At the dawn of the 1800s, as many as 60 million bison roamed North America. By the end of the century, there were fewer than 1,000. The more settlers went west, the more these creatures were slaughtered. So extreme was the carnage that transcontinental train passengers occasionally reported strange scenes on the summer plains passing by.
“It looked like it was winter in July because of all the bones,” says artist Cannupa Hanska Luger, an enrolled member of the Three Affiliated Tribes of Fort Berthold from the Mandan, Hidatsa, Arikara, and Lakota cultures.
For the next six months, bones like these can be found in a very different location: Manhattan’s City Hall Park, where Luger has teamed up with the Public Art Fund to plant a 10-foot-long steel bison skeleton in a raised bed of native plants. The sculpture’s name, Attrition, doubles as a description: It is big and hollow, ash-black and weather-worn—a gaunt anti-monument to the brawny Bull a few blocks south.
“You could make a bronze of a bison that is fully fleshed, wooly, standing on the landscape, but that doesn't tell the story of our relationship to it,” Luger says from a studio at the Crow’s Shadow Institute of the Arts in northwest Oregon, where he’s about to wrap a residency. “When we look at bison, we think of the land,” he continues, “but its absence says a lot more than its presence.”
This is a busy, career-altering year for the 45-year-old, whose list of 2024 accomplishments includes a solo show at the Nevada Museum of Art, participation in the Whitney Biennial, a fellowship with Philadelphia’s Monument Lab, and multiple presentations with the Getty Foundation’s forthcoming Los Angeles-spanning initiative “PST ART: Art & Science Collide.”
Across mediums—sculpture, performance, video—Luger draws on Indigenous traditions of the past to conjure speculative visions of the future.
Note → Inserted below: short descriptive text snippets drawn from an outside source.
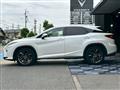 2015 Lexus RX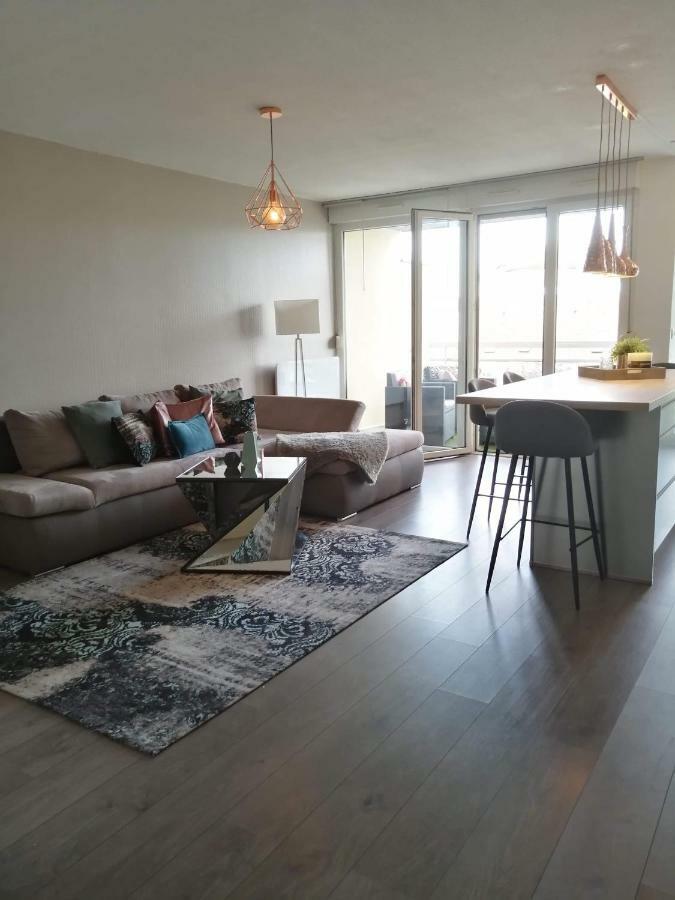 Emilie Appartement *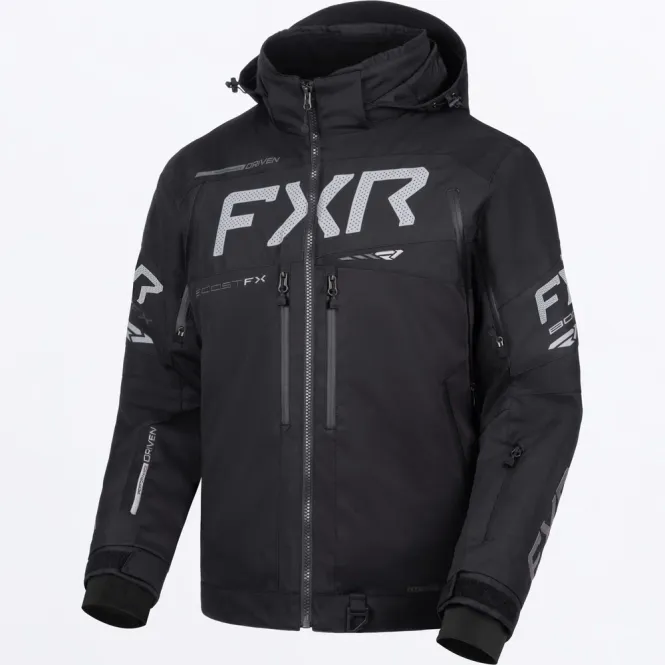 Hovedbilde FXR M Boost FX 2-i-1 Jakke ...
Protean symbols are often his focus, and the bison is definitely that: an emblem of the Wild West’s expansionist thrills for some, a testament to the eventualities of settler colonialism for others.
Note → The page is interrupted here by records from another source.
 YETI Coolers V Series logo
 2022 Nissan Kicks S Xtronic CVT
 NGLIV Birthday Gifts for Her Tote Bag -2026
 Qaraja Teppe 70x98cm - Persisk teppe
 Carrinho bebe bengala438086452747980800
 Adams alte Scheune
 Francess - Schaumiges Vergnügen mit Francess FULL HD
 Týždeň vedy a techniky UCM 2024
The artist wants to leave his incarnation of the animal open-ended, but the location he chose says a lot about what’s on his mind. Situated near the southern entrance of the park, Attrition covers a paved roundel that depicts a Dutch colonist (dubbed “Dexter” in the city’s Administrative Code, due to a misinterpretation of the Latin word for “right”) opposite a shirtless Native man (an “Indian of Manhattan” named “Sinister,” after the Latin word for “left”). This is the New York City Seal, and, like the bison, it has become a contested symbol—a source of civic pride and a target of protest. Luger’s replacement also teases different meanings, but they’re not contradictory. Attrition is at once a beacon of Indigenous resilience, a testament to the power of nature, and an all too necessary reminder that the “manifest destiny” mindset lingered long after the destiny was manifested.
“Our fascination with the wild is really a fascination with the histories that severed us from our land,” Luger concludes. “I like the idea of bringing earth in to obscure the notion of statehood, to obscure the notion of dominion and control.”
"Cannupa Hanska Luger: Attrition" is on view at City Hall Park in New York from June 5 through November 17, 2024.